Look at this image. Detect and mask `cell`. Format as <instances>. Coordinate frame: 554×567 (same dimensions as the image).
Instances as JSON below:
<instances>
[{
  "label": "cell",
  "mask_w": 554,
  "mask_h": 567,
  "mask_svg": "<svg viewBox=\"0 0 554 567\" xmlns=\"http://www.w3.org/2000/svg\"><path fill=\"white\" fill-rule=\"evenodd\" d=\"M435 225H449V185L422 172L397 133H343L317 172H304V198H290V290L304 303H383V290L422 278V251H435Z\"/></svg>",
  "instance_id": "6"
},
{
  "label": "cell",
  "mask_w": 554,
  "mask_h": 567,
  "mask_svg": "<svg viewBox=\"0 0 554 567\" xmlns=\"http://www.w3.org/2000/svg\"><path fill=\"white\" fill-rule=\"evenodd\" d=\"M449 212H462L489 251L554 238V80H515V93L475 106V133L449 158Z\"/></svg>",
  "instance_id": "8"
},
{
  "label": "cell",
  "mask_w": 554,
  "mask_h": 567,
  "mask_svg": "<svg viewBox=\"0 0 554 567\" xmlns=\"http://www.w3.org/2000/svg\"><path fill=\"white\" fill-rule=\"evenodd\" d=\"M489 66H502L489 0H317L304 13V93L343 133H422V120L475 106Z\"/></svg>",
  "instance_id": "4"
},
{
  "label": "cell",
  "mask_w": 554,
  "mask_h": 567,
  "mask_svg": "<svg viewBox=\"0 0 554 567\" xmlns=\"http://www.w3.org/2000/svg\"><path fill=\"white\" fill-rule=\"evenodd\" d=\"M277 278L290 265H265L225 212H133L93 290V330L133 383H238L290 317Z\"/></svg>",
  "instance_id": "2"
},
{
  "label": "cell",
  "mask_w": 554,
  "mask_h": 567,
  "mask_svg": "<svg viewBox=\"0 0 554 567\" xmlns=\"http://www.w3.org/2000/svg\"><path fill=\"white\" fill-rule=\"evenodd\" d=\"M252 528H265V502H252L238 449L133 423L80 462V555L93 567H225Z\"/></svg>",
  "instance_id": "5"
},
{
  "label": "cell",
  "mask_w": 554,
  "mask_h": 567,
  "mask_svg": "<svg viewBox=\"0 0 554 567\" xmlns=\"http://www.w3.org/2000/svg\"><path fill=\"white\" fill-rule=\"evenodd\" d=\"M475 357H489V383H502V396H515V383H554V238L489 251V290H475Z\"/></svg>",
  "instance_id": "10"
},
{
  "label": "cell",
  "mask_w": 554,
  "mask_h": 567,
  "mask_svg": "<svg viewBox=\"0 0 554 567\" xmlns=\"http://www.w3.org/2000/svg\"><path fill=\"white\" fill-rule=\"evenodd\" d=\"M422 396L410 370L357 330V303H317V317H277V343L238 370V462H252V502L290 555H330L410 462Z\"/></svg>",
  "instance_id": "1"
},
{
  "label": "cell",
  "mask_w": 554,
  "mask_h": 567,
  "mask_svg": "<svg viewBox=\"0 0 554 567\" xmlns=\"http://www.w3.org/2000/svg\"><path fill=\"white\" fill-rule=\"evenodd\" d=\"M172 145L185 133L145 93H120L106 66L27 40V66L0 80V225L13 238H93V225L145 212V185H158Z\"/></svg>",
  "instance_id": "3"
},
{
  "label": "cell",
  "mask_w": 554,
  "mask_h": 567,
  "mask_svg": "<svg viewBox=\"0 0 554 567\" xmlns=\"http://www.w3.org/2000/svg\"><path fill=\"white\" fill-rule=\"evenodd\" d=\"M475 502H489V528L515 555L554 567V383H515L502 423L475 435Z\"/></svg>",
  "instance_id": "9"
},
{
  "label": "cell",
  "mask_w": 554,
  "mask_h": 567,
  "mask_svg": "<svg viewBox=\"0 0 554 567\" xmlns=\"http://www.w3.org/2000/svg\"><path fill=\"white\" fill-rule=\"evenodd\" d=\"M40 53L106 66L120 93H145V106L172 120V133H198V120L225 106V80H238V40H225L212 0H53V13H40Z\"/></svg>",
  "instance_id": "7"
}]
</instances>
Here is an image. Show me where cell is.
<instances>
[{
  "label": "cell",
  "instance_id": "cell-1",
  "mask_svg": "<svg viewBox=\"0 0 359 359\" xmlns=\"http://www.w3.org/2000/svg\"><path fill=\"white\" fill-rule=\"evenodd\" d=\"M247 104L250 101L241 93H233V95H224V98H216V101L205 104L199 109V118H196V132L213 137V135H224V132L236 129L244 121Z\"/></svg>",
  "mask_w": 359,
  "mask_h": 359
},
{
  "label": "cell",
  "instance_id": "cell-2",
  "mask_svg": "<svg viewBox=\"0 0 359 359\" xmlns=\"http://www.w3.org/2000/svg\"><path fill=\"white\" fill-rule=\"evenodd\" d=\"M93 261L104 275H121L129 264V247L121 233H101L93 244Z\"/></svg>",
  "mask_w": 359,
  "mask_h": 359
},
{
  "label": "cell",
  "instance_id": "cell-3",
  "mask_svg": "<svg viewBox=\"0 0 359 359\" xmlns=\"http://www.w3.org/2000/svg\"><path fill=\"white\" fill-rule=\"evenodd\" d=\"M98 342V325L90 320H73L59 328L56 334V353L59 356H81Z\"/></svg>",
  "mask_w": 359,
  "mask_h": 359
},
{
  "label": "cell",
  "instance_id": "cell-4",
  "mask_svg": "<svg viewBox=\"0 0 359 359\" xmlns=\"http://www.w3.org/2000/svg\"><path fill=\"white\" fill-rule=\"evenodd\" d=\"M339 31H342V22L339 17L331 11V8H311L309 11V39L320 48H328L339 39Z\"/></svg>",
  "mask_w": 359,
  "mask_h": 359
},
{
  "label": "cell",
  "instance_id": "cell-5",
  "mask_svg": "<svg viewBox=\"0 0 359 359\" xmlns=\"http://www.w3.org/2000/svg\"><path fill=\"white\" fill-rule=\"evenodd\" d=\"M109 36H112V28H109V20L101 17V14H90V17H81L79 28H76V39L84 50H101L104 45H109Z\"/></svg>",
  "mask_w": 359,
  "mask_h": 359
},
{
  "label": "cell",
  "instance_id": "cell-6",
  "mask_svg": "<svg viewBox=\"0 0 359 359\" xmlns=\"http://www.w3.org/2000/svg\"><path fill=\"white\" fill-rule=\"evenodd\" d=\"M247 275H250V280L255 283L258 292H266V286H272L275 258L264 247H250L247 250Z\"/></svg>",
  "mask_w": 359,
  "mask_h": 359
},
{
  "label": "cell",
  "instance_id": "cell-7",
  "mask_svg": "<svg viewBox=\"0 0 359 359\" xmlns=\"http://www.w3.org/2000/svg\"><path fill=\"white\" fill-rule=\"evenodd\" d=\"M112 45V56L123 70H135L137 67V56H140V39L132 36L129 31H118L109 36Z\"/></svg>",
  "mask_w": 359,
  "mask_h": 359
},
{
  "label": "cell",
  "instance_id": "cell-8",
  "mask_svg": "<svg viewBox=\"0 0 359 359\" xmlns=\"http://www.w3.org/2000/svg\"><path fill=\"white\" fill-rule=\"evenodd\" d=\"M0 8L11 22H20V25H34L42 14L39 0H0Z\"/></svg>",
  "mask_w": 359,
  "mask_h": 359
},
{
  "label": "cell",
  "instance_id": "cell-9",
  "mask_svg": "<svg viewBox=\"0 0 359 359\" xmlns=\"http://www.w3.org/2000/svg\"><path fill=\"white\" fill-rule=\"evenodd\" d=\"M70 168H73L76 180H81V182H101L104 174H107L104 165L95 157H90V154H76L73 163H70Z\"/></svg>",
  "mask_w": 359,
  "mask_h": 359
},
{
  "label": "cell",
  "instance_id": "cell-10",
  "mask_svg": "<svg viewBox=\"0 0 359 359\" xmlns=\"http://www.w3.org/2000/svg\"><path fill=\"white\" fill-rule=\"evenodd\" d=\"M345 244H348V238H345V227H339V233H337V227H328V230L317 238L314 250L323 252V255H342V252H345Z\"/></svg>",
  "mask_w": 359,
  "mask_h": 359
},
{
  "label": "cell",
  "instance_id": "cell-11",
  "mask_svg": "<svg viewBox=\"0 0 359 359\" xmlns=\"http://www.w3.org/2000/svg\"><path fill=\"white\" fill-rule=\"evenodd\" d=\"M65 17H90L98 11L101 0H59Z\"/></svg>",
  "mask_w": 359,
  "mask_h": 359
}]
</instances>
=====
▶ _PROBLEM DETAILS_:
Copy the listing word for word from its first line through the line containing "225H449V185L422 172L397 133H343L317", including both of those lines.

▶ _EXPECTED ANSWER_:
Look at this image. Detect and mask `cell`. Format as <instances>. Coordinate frame: 554×567 (same dimensions as the image).
Instances as JSON below:
<instances>
[{
  "label": "cell",
  "mask_w": 554,
  "mask_h": 567,
  "mask_svg": "<svg viewBox=\"0 0 554 567\" xmlns=\"http://www.w3.org/2000/svg\"><path fill=\"white\" fill-rule=\"evenodd\" d=\"M435 225H449V185L422 172L397 133H343L317 172H304V198H290V290L304 303H383V290L422 278V251H435Z\"/></svg>",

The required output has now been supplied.